Penn State Health Milton S. Hershey Medical Center earns PEER certification
Medical Center awarded platinum-level certification for energy conservation efforts
The culmination of more than a decade of policy changes and improvements, Penn State Health Milton S. Hershey Medical Center has earned the highest-level certification for the resiliency, reliability and sustainability of its power systems.
Performance Excellence in Electricity Renewal (PEER) certification from Green Business Certification Inc. (GBCI) is the world’s first certification program that evaluates the resiliency, reliability and sustainability of power systems using a range of criteria.
Since 2010, the Milton S. Hershey Medical Center – the campus of which includes Penn State College of Medicine – has been working to create a more sustainable power system. By implementing an energy conservation program, Hershey Medical Center has reduced its energy consumption by 20%. This has led to both reduced carbon output and financial savings.
To ensure it can continue providing lifesaving medical care in the event of a power outage, the Medical Center must have uninterrupted access to a fully functional power grid equipped with backup systems.
“The PEER certification process forced us to step back and holistically consider the campus as a microgrid, and weigh renewable energy and sustainability possibilities,” said Kevin Kanoff, campus energy engineer.
Platinum PEER certification from GBCI is the highest possible award, signifying a commitment to energy efficiency and reliability. Out of 110 possible points, Hershey Medical Center earned 85. One infrastructure project that helped to achieve these ratings is the combined heat and power unit, which supplies 75% of the Medical Center’s energy. The Medical Center also met the goals of supplying an alternative power supply for 100% of all project loads and updating and optimizing HVAC and lighting systems to be more efficient.

→ Exercises
A) In the article on the Medical Center's PEER certification, write out the stretch from "Platinum PEER certification" through "be more efficient.".
B) Condense the paragraph of the PEER certification article that begins "Since 2010, the Milton S. Hershey Medical Center" into a shorter version that keeps its main facts.
C) Proceed with the article on the Medical Center's PEER certification, picking up right after its final sentence.

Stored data
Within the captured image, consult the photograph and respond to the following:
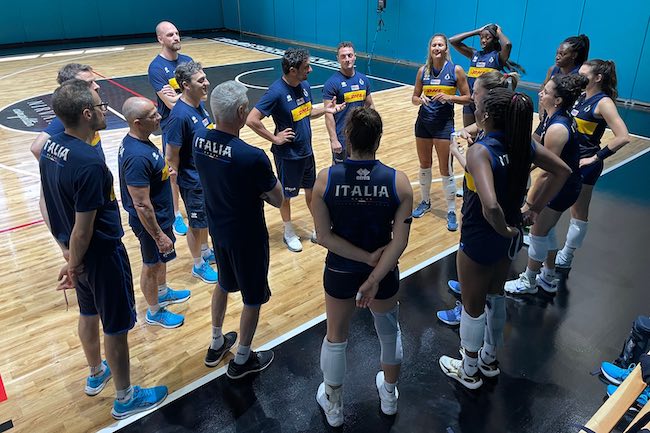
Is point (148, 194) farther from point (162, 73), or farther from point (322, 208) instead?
point (162, 73)

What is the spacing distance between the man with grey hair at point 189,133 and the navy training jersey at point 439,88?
236 cm

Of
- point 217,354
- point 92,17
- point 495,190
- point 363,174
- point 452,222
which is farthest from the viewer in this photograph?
point 92,17

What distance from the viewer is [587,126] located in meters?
4.06

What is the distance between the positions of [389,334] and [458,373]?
2.89 feet

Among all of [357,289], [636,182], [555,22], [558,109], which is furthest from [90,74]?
[555,22]

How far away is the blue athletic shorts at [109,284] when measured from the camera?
271 centimetres

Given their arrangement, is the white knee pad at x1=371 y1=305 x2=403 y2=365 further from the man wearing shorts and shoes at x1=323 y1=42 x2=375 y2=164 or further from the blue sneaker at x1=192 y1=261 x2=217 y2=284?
the man wearing shorts and shoes at x1=323 y1=42 x2=375 y2=164

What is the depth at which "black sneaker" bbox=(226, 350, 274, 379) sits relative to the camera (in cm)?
336

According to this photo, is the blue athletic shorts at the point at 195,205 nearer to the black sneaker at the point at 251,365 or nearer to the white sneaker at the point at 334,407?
the black sneaker at the point at 251,365

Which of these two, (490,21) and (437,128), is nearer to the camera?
(437,128)

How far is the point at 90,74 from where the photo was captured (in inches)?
148

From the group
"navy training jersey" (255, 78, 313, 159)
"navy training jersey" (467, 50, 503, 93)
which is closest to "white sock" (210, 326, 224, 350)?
"navy training jersey" (255, 78, 313, 159)

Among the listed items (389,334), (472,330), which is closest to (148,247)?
(389,334)

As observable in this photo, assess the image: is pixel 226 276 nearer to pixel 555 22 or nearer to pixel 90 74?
pixel 90 74
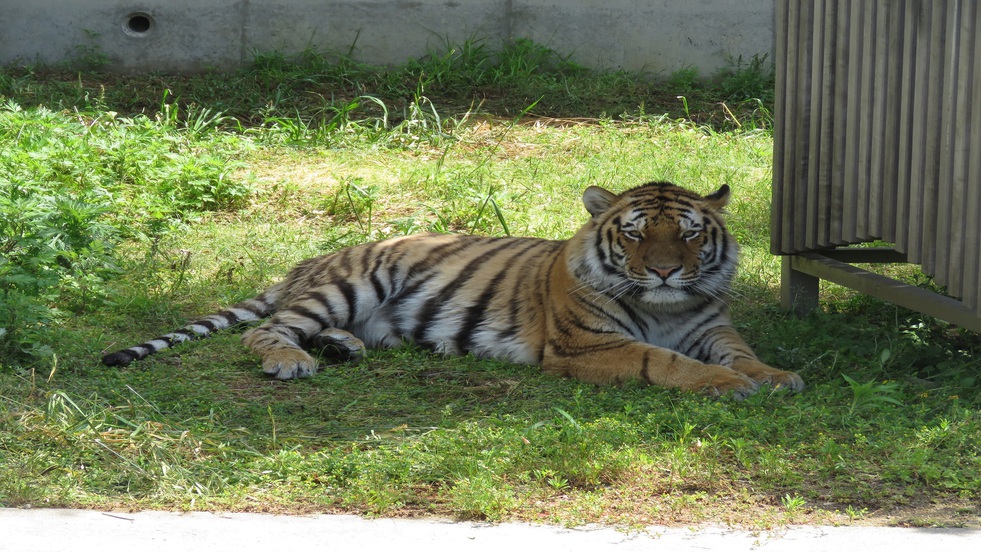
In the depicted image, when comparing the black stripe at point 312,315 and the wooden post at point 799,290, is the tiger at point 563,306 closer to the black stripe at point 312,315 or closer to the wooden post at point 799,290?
the black stripe at point 312,315

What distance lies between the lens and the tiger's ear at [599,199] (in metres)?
4.92

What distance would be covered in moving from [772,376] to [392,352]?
5.44 feet

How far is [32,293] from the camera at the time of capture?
15.7 feet

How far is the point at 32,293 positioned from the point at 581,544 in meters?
3.01

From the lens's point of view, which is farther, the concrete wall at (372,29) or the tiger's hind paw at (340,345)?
the concrete wall at (372,29)

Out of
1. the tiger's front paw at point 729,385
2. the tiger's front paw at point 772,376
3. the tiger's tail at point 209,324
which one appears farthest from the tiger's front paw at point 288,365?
the tiger's front paw at point 772,376

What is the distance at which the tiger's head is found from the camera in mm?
4621

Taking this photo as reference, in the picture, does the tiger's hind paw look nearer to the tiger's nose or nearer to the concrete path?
the tiger's nose

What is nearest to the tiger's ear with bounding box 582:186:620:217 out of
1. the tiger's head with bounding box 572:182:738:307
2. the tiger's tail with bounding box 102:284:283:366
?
the tiger's head with bounding box 572:182:738:307

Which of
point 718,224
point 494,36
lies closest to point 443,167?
point 494,36

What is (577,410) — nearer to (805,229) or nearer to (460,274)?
(460,274)

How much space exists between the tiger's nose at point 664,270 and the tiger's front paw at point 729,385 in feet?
1.79

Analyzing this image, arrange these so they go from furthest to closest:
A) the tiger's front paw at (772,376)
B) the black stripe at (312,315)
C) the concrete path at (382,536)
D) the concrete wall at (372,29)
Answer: the concrete wall at (372,29), the black stripe at (312,315), the tiger's front paw at (772,376), the concrete path at (382,536)

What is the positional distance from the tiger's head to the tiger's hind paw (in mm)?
977
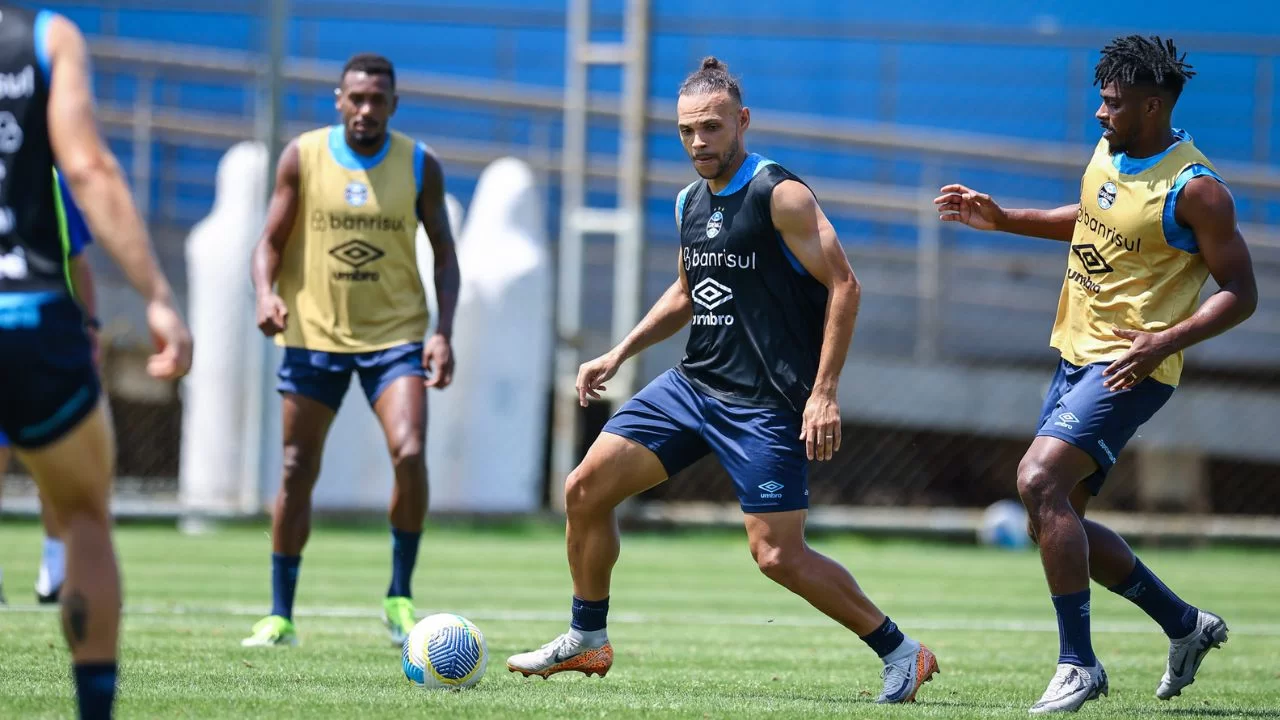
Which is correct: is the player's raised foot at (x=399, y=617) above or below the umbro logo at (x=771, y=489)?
below

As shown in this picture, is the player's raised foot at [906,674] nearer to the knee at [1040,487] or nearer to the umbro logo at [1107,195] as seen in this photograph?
the knee at [1040,487]

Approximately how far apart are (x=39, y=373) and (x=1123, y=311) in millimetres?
3903

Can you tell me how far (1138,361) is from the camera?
235 inches

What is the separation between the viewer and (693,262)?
6383mm

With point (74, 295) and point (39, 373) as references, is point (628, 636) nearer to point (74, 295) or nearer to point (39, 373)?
point (74, 295)

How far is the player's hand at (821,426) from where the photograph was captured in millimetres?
5883

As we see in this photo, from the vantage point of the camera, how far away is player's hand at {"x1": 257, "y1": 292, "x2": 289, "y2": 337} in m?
7.58

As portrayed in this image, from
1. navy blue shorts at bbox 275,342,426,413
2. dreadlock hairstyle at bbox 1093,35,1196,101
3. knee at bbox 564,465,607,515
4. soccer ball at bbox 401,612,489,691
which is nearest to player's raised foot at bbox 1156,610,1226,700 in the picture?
dreadlock hairstyle at bbox 1093,35,1196,101

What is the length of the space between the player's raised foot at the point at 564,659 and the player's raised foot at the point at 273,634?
148cm

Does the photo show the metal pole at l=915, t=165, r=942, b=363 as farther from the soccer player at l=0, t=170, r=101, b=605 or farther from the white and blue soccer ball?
the soccer player at l=0, t=170, r=101, b=605

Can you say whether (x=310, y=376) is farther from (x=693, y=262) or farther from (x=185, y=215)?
(x=185, y=215)

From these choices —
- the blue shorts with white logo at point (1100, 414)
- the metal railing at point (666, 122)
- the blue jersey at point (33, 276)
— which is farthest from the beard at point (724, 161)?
the metal railing at point (666, 122)

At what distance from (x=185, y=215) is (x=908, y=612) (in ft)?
33.5

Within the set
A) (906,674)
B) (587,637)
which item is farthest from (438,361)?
(906,674)
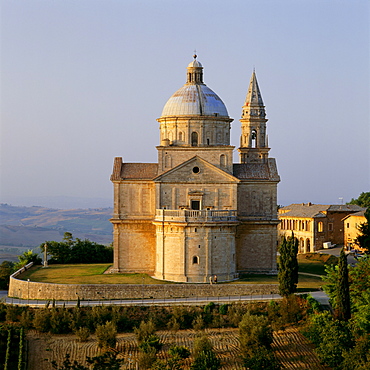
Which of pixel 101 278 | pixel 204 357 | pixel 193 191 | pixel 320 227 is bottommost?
pixel 204 357

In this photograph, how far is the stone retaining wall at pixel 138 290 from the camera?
56.2 metres

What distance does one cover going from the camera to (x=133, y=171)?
6506 cm

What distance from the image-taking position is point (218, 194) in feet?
206

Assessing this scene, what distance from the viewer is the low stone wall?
56188 mm

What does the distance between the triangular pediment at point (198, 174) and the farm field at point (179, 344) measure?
1548 centimetres

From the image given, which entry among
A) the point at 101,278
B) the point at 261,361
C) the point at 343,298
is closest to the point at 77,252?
the point at 101,278

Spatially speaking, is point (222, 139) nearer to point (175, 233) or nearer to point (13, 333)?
point (175, 233)

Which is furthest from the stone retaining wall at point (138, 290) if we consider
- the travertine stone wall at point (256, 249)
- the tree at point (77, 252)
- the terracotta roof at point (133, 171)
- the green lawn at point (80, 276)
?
the tree at point (77, 252)

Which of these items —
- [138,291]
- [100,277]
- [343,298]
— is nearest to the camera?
[343,298]

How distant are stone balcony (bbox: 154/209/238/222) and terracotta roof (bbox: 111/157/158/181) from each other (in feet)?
15.4

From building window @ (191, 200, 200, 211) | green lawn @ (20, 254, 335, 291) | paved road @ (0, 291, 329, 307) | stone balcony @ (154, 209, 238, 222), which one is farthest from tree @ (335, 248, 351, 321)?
building window @ (191, 200, 200, 211)

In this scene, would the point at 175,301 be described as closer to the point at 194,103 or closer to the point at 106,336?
the point at 106,336

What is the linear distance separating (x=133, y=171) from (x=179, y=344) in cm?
2053

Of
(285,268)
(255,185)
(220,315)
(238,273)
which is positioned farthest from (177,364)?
(255,185)
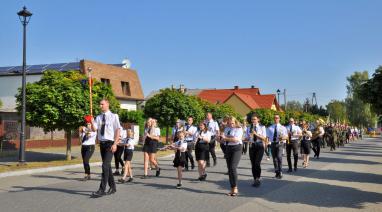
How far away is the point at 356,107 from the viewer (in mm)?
94250

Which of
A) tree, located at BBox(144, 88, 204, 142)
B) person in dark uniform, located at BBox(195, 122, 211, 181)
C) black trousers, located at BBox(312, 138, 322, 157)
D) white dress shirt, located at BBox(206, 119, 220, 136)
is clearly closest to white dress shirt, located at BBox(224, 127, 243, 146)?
person in dark uniform, located at BBox(195, 122, 211, 181)

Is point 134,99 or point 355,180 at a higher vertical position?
point 134,99

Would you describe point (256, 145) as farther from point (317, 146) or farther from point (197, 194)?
point (317, 146)

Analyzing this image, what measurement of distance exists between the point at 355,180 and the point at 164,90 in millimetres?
20261

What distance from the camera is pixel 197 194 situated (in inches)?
388

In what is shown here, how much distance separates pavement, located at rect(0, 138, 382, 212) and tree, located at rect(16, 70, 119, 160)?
4.24 m

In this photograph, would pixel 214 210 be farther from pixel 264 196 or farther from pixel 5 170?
pixel 5 170

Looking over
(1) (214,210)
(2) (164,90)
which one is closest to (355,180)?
(1) (214,210)

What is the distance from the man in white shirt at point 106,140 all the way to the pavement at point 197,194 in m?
0.27

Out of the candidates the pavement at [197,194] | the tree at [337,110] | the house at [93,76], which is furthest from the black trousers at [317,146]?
the tree at [337,110]

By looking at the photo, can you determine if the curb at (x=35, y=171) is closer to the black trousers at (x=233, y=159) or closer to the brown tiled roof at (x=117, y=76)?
the black trousers at (x=233, y=159)

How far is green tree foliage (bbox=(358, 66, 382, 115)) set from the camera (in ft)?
44.8

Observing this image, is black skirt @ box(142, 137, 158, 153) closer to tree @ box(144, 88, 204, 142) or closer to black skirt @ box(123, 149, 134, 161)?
black skirt @ box(123, 149, 134, 161)

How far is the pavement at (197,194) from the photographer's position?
27.4ft
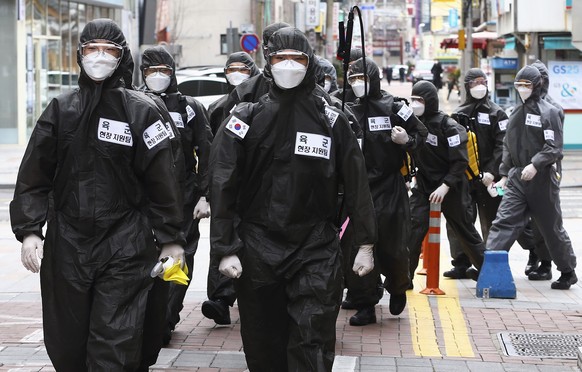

→ Task-by-task results
A)
Platinum PEER certification from GBCI is the highest possible award, signifying a commitment to energy efficiency and reliability. Out of 110 possible points, Hershey Medical Center earned 85. One infrastructure project that helped to achieve these ratings is the combined heat and power unit, which supplies 75% of the Medical Center’s energy. The Medical Center also met the goals of supplying an alternative power supply for 100% of all project loads and updating and optimizing HVAC and lighting systems to be more efficient.

B) Since 2010, Hershey Medical Center, whose campus includes Penn State College of Medicine, has worked toward a more sustainable power system. Its energy conservation program has cut energy consumption by 20%, lowering carbon output and saving money.

C)
“The PEER certification process provided us with the means to further evaluate our environmental performance through established metrics, and identify areas where we have excelled as well as opportunities for improvement as we strive to be a leader in environmental practices within the health care industry,” said Mark Heisey, facilities compliance program manager and Campus Sustainability Council Environmental Subcommittee co-chair.
With these projects, Hershey Medical Center was able to increase fuel efficiency from 51% to 75%, mitigate around 55,000 megawatt hours of electrical supply and distribution losses, and reduce carbon emissions related to electricity production by 10%.
Such improvements help to reduce the environmental impact of the facility, which in turn has a positive effect on the community’s health and well-being. With reduced carbon emissions, local health effects related to pollution and warming can be reduced, as well.
“We are committed to a holistic framework that addresses the efficiency and effectiveness of our electrical system,” said Marvin Smith, assistant vice president of facilities for Hershey Medical Center and Penn State College of Medicine. “Through PEER certification, we demonstrate dedication to reliability, resiliency and the environment.”